• [Texto de lectura]

Uno se encuentra entonces con un relato delicioso, bien ritmado, inteligente y aderezado con elegantes notas de humor negro, en el que la crónica y el diario personal se entrelazan en armonía, para informarnos de sucesos y acontecimientos del microcosmos Monoblanco, hasta entonces desconocidos. No obstante el tono personal de lo reseñado, el narrador logra trascender la anécdota estéril y memoriosa y hace entrar –sin hacer demasiada alharaca y como ruido de fondo–, las atmósferas y ambientes que envolvieron el encuentro encuentros de mujeres y varones de la clase media capitalina con ese otro México, el del campo y mundo indígena, “mestizo” y campesino, al que se intentaba poner en el olvido. Todo ello en un momento de transición de un atribulado y desigual país que “avanzaba”, a tropiezos y trambucones, en medio de una feroz y silenciada guerra sucia, a aquel ensueño civilizatorio que la demagogia oficial de aquel momento llamaba el advenimiento del México moderno.

Lo que vuelve interesante a un texto son las posibilidades que deja abiertas para ser leído – eso lo sabemos bien. Uno piensa entonces que La Mona puede ser abordado como un libro de viaje. Otro ejercicio posible sería emprender su lectura como el despliegue de una meticulosa investigación, el desciframiento de un enigma: ¿en manos de quién quedó la jarana del que se dijera fue el “último jaranero negro del Papaloapan”. Si combinamos estas dos tentativas, lo que también podríamos reconocer en la historia que se cuenta sería una disputa por la memoria, una suerte de “corte de caja” que el futuro entabla con el pasado, con sus “cuentas claras y chocolate espeso”. Todo esto, vale la pena no olvidarlo, a partir de la voz de un narrador llamado Juan Pascoe. Desde este horizonte plausible, La Mona libro y “La Mona” instrumento me recuerdan la relación que puede advertirse entre el tangueo de una guitarra de son y la mudanza en la tarimba.

• [Datos proporcionados]

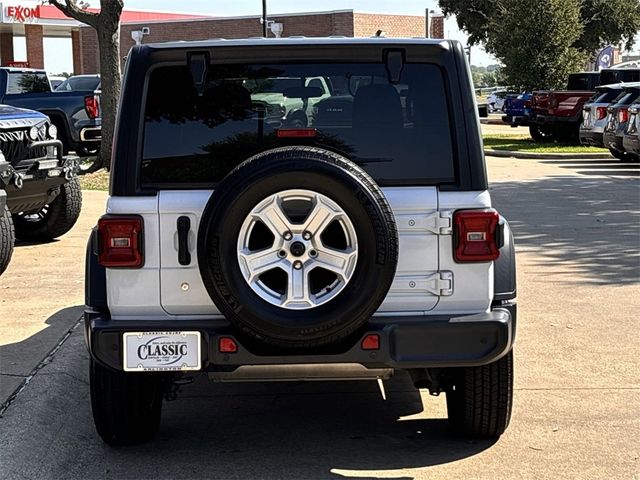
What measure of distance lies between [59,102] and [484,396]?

• [Instrucciones]
A – Indica si cada una de estas afirmaciones concuerda con el texto sobre La Mona. Responde sí o no y cita literalmente las palabras del texto que lo deciden: (i) el texto plantea que La Mona puede leerse como un libro de viaje; (ii) el narrador del libro se llama Juan Pascoe; (iii) el relato carece de humor.
B – Retoma el texto sobre La Mona y continúalo a partir de su última oración.

• [Respuestas por tarea]
A –
(i) Sí: "Uno piensa entonces que La Mona puede ser abordado como un libro de viaje."
(ii) Sí: "a partir de la voz de un narrador llamado Juan Pascoe"
(iii) No: "aderezado con elegantes notas de humor negro"

B –
V

El tren me condujo puntual a mi destino y antes de la una de la tarde de aquel viernes otoñal –no sin titubeos y vacilaciones por saber si estaba en el lugar correcto o si había tomado la salida adecuada– me encontraba caminando por aquella majestuosa y colorida ciudad. El resto de la jornada fue caminar, observar, admirar, oler, escuchar; reconocer y seguir caminando de punta a punta aquel espacio babélico. Por la noche llegué al hotel molido y con la uña del dedo gordo del pie izquierdo exigiendo a gritos un cortaúñas y mucho reposo. Ya tumbado en la cama me consagré a la habitual revisión automatizada de un caradelibro cada vez más lleno de anuncios y plagado de mucha tontería. 

En algún momento de aquel ritual di con la siguiente información publicada a las 06:03 am de aquella misma jornada: “Un día como hoy, pero de 1977 en la Ciudad de México nació el grupo Monoblanco.” El redactor de aquel post era Gilberto Gutiérrez Silva, fundador y director de la agrupación –además de querido y admirado amigo.

Se habían cumplido ya las 23:17 hrs., de aquel dilatado 30 de septiembre del 2022. A los pocos minutos dejé de tontear en el teléfono celular y le busqué cobijo al sueño en la cautivante lectura de Sergio Pitol que me tenía enganchado hacía varios días. Aquella mañana, mientras viajaba en tren, subrayé en aquel libro una frase que resonó en mí, con la misma fuerza con que retumba en mis huesos el zapatear de las mujeres en la tarima, cuando el fandango se amarra en el son de La Guacamaya: “Sólo donde existe una tradición se puede asimilar el saber universal” –escribe el escritor veracruzano, recuperando y haciendo eco de las palabras del filósofo judío Isaiah Berlin, nacido en Riga, Letonia en 1907. 

Pienso entonces que a Juan Pascoe y a mí nos une –sin que necesariamente estemos de acuerdo en ello– nuestro vínculo y pertenencia con/a la tradición jarocha. Desde allí –pienso– cada uno hemos ensayado maneras distintas de encontrarnos con el mundo, de inventarnos a la vida. Este quizá sea uno de los regalos más hermosos que me ha dado la contingente circunstancia de haber nacido y crecido en el sur de Veracruz, al permitirme transitar los territorios y encantamientos de ese mundo alucinante del son y el fandango jarocho. Un universo expansivo que Pascoe se encarga de recrear en su libro.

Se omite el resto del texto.